┌─ Input material
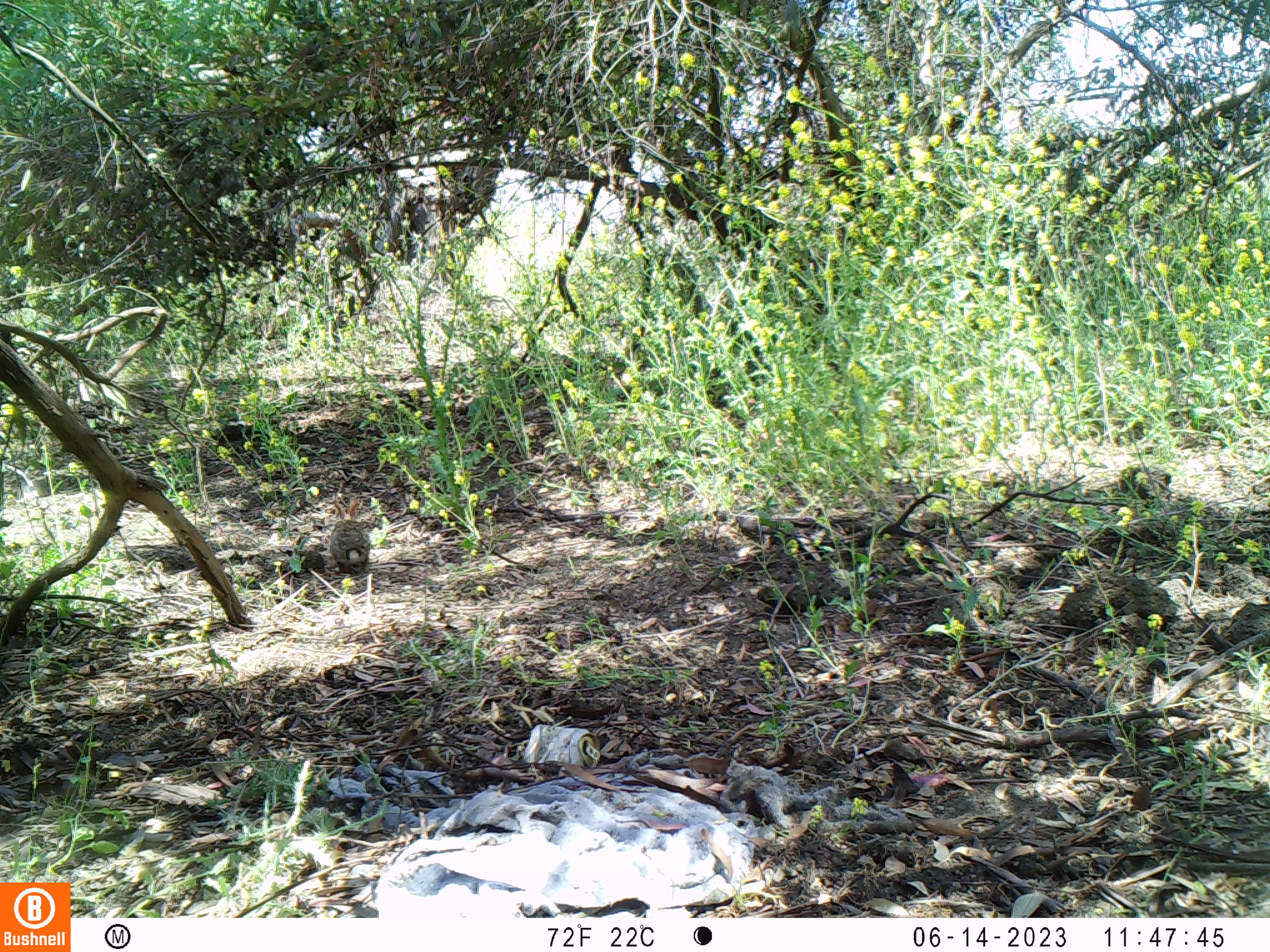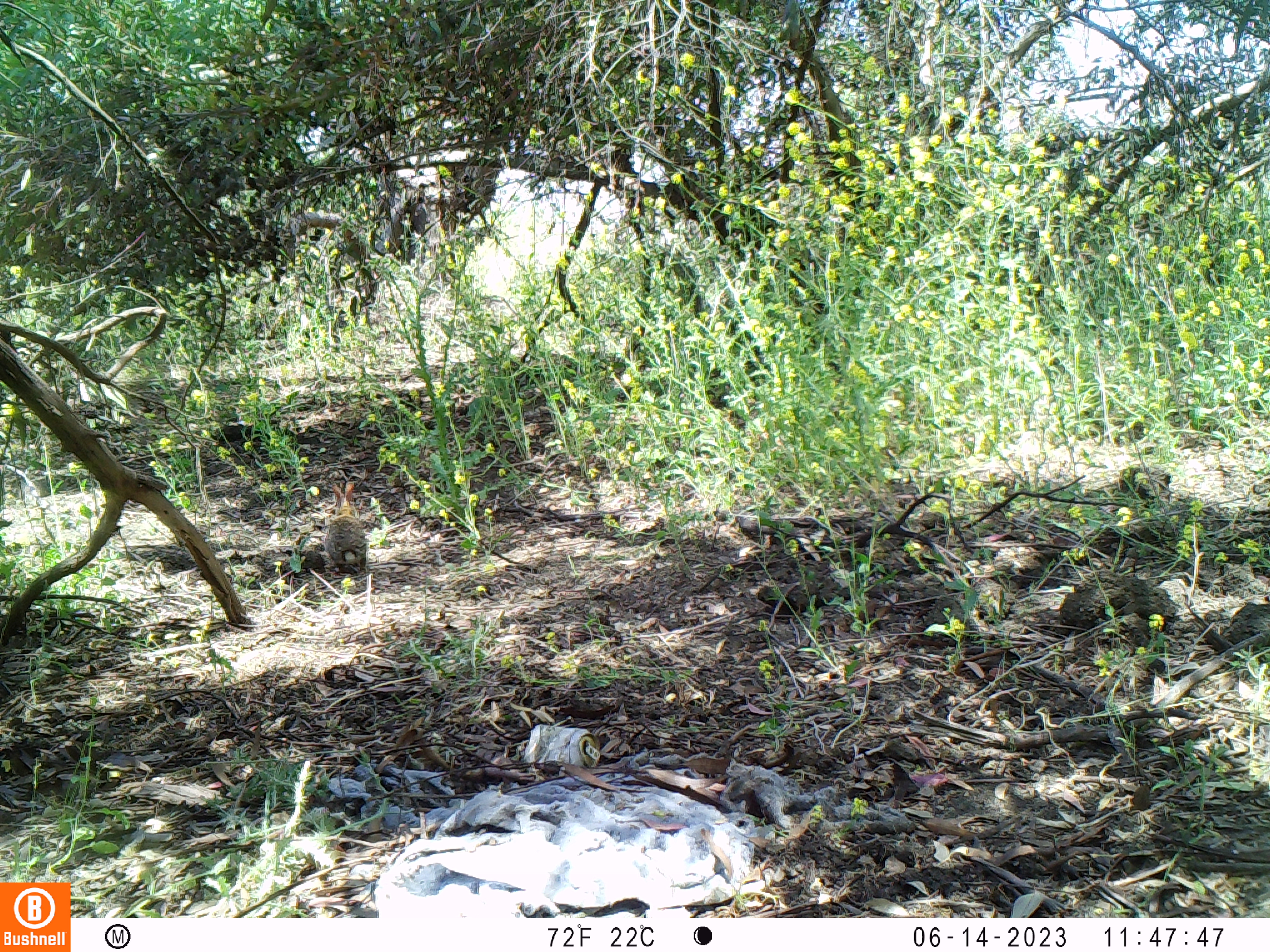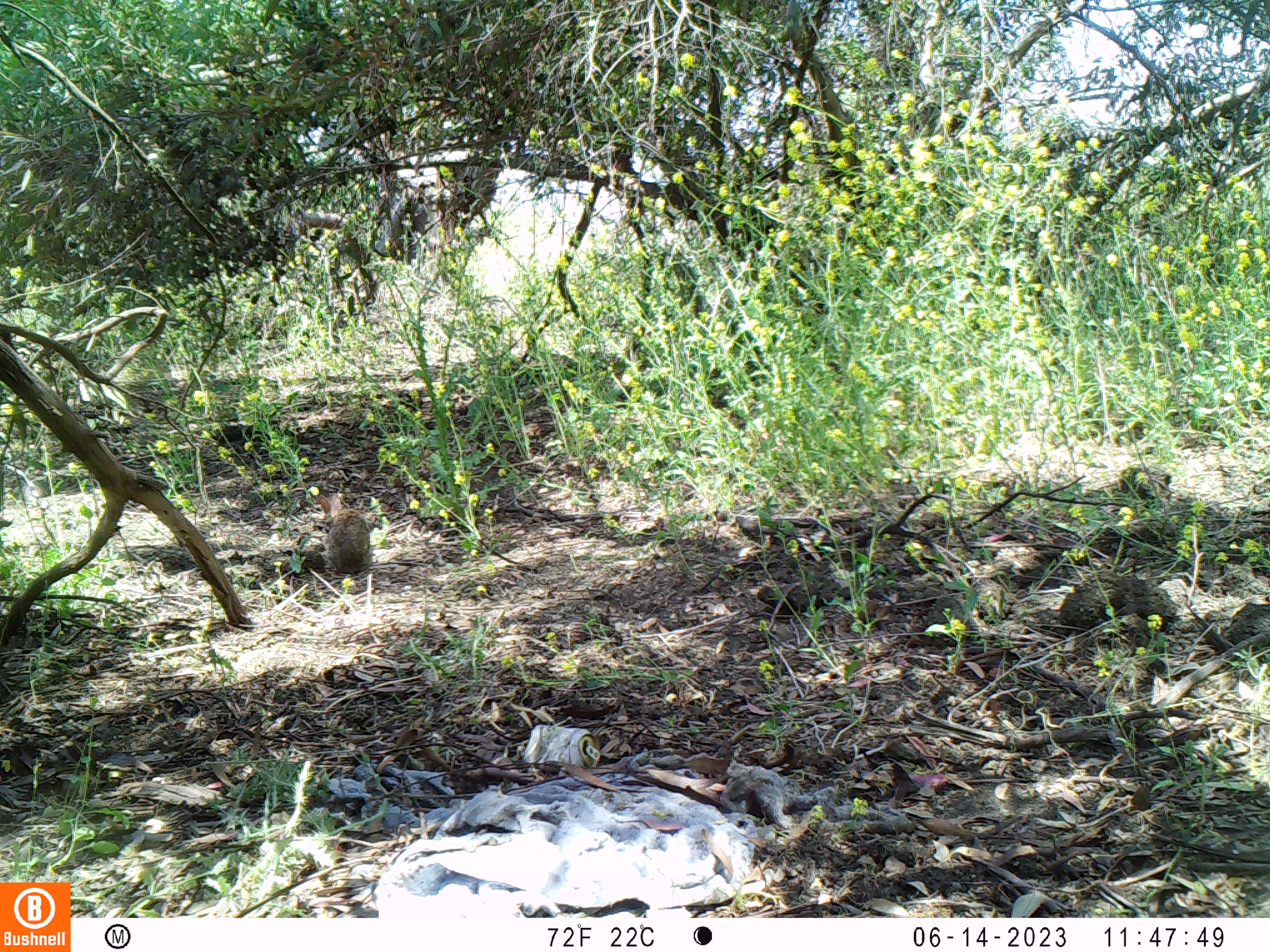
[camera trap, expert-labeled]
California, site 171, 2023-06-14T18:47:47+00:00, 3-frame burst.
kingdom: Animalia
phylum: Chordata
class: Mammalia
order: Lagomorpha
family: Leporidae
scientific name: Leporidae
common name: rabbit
└─
┌─ Input material
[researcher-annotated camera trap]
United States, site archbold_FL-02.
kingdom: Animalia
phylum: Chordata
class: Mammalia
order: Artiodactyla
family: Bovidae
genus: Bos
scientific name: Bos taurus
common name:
└─
┌─ Input material
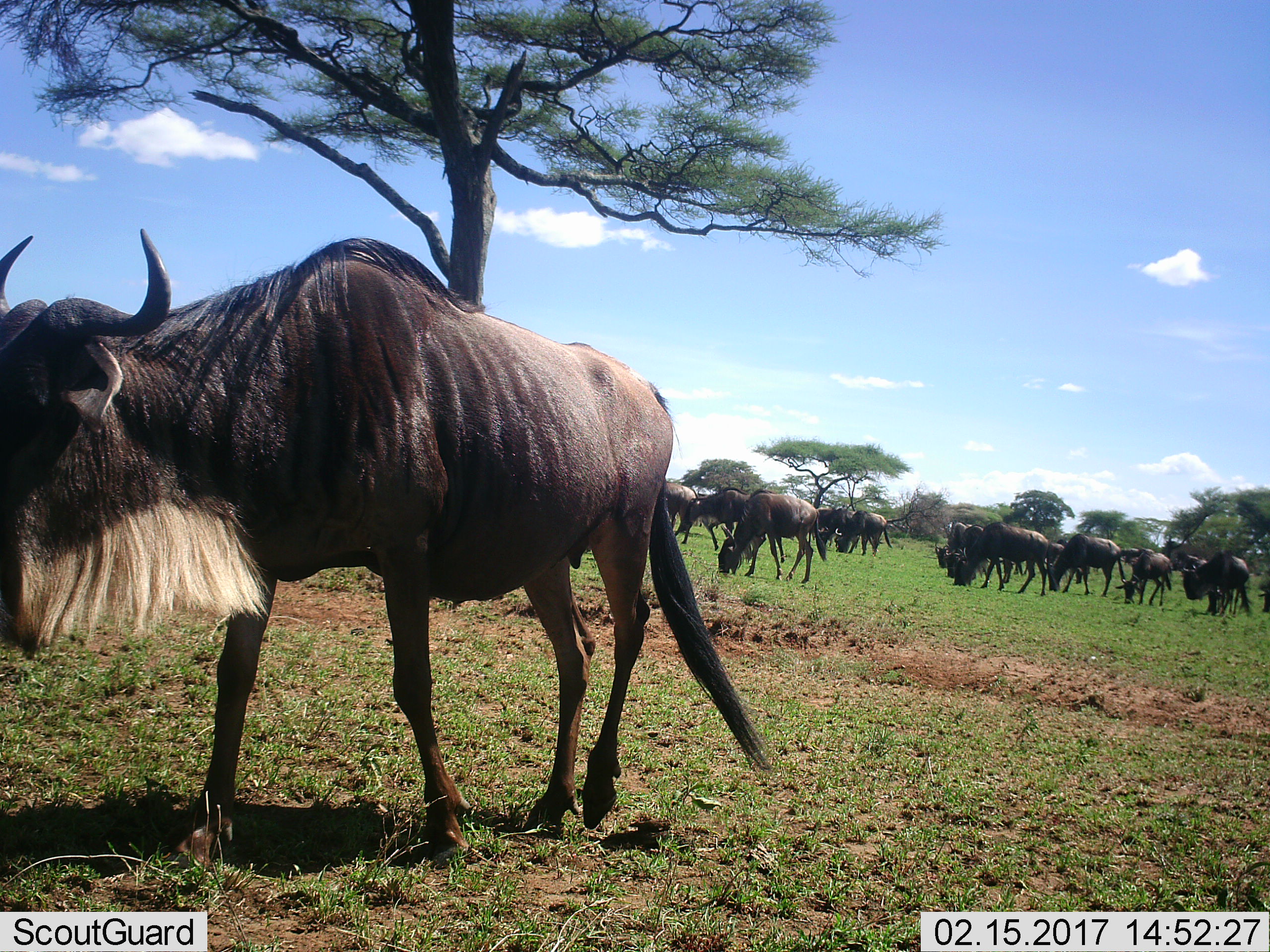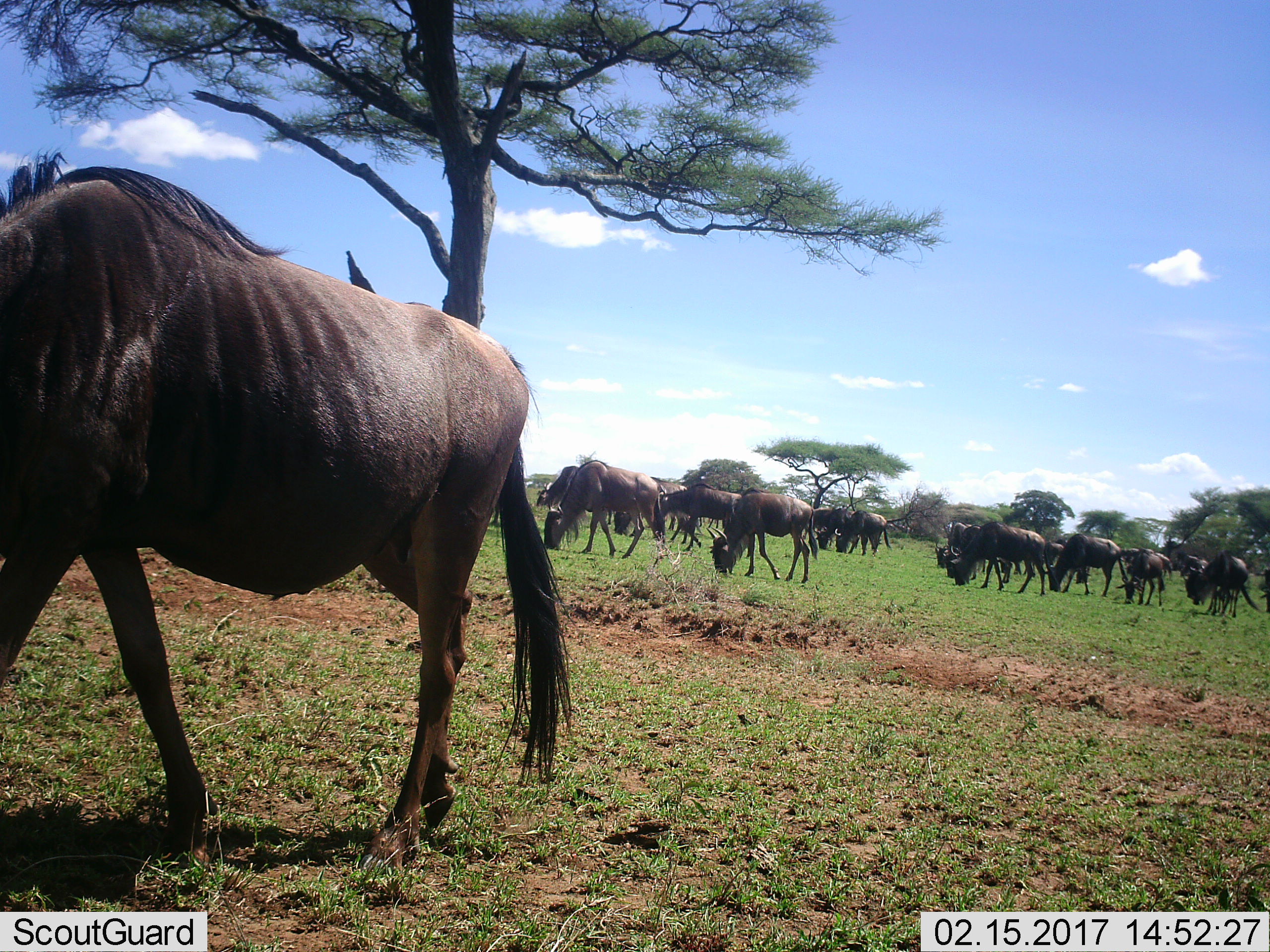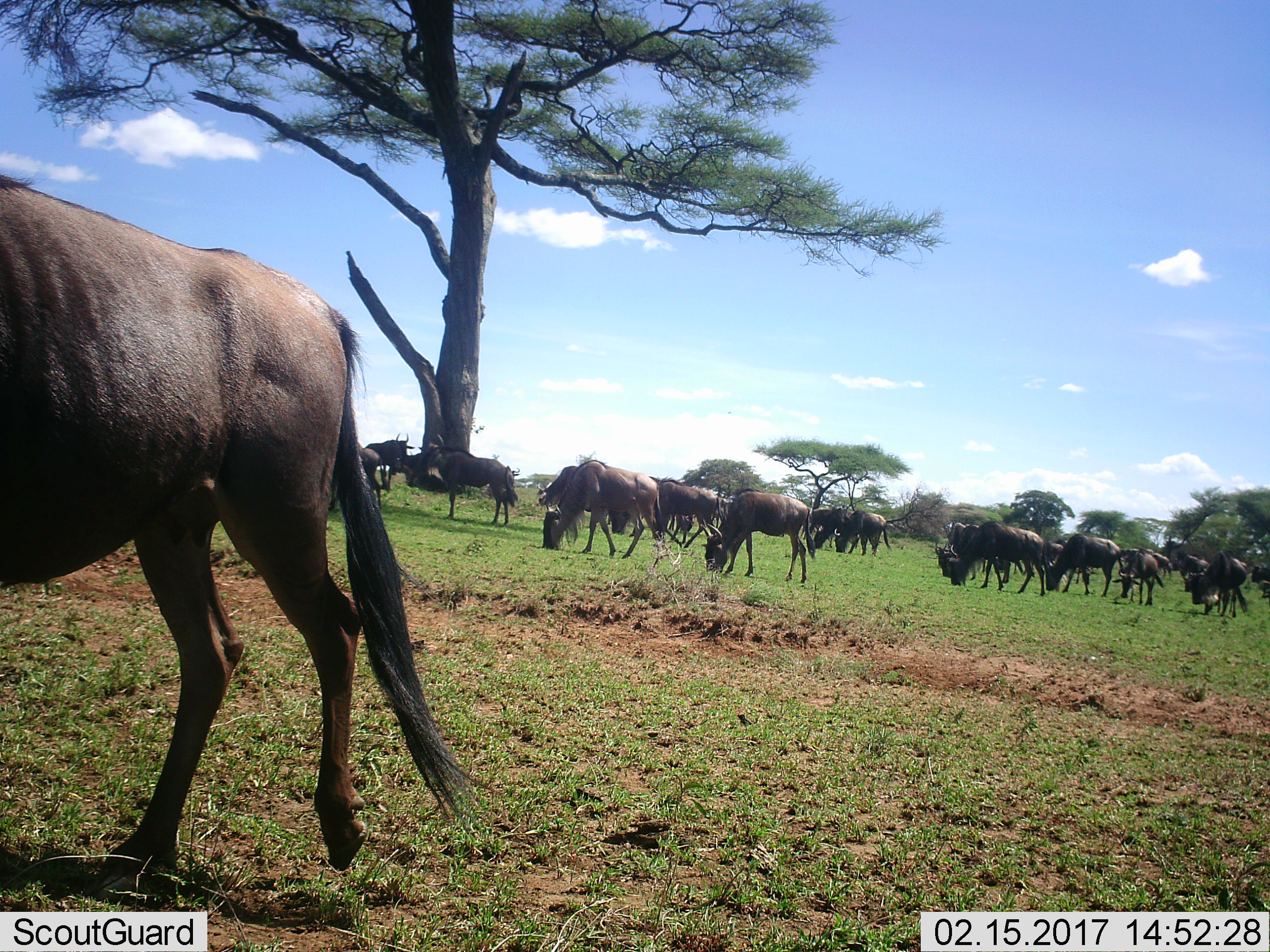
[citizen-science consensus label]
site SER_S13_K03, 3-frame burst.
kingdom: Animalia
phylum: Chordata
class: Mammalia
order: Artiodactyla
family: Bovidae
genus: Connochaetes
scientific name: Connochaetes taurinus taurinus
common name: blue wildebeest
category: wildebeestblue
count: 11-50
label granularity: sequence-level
└─
#### [Exercise aim]
Each line in the entries above, starting at the line with "[camera trap, expert-labeled]" and ending at the line with "common name: rabbit", is to be printed exactly, and only those lines.

#### [Solution to the problem]
[camera trap, expert-labeled]
California, site 171, 2023-06-14T18:47:47+00:00, 3-frame burst.
kingdom: Animalia
phylum: Chordata
class: Mammalia
order: Lagomorpha
family: Leporidae
scientific name: Leporidae
common name: rabbit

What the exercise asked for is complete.